Stored data entries:

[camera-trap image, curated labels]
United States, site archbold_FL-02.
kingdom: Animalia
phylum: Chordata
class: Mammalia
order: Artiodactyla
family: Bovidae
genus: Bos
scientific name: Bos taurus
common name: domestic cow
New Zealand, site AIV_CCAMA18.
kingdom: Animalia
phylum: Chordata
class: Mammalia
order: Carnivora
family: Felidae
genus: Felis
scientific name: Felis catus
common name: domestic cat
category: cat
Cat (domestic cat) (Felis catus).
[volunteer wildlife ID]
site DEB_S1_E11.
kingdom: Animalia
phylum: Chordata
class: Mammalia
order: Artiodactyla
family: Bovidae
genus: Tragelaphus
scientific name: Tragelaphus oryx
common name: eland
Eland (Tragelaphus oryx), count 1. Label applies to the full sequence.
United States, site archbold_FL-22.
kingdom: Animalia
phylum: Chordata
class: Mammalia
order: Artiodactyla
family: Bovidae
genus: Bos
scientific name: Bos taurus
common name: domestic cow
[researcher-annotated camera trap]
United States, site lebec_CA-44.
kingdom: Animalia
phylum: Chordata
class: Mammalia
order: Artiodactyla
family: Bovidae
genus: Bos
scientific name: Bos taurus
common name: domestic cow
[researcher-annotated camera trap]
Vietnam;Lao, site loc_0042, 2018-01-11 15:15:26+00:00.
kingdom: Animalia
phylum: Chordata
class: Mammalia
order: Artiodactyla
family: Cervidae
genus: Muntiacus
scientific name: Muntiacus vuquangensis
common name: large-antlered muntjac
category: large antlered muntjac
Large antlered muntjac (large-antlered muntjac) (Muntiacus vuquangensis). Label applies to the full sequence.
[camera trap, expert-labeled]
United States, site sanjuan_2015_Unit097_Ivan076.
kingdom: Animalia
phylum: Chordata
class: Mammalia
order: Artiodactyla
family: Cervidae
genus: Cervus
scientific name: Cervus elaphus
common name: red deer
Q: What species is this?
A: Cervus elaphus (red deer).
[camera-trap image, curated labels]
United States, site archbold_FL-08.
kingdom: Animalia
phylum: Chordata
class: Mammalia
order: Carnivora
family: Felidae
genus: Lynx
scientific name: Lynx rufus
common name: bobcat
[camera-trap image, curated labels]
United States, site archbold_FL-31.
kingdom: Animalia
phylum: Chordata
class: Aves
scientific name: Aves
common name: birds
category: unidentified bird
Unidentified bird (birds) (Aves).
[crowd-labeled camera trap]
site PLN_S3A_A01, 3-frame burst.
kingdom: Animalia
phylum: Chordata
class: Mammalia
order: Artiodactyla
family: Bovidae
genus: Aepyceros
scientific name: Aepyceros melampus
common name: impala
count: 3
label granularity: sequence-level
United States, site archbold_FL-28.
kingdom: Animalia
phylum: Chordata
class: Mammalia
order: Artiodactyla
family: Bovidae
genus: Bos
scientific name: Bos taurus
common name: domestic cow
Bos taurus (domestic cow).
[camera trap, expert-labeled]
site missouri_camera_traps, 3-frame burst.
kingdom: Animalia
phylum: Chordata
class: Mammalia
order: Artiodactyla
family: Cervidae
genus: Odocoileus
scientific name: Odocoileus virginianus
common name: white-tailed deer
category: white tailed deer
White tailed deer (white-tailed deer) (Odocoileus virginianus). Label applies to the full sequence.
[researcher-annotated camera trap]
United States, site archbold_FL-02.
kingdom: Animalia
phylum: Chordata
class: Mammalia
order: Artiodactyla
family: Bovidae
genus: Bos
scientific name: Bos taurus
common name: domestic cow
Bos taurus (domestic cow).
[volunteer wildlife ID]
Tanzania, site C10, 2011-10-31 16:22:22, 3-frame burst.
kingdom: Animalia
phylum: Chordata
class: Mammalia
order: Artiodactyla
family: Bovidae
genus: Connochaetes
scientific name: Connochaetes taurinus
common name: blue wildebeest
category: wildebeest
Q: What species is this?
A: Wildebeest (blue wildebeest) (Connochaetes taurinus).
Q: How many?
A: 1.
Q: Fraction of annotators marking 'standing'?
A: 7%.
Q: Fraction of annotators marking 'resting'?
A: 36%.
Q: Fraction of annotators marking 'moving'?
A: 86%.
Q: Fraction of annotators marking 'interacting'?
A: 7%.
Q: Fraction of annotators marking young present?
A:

◆ DIRECTIONS FOR THIS TASK ◆
Looking at the entries above, state how many lines contain "burst"; give the number alone.

◆ EXPECTED OUTPUT ◆
3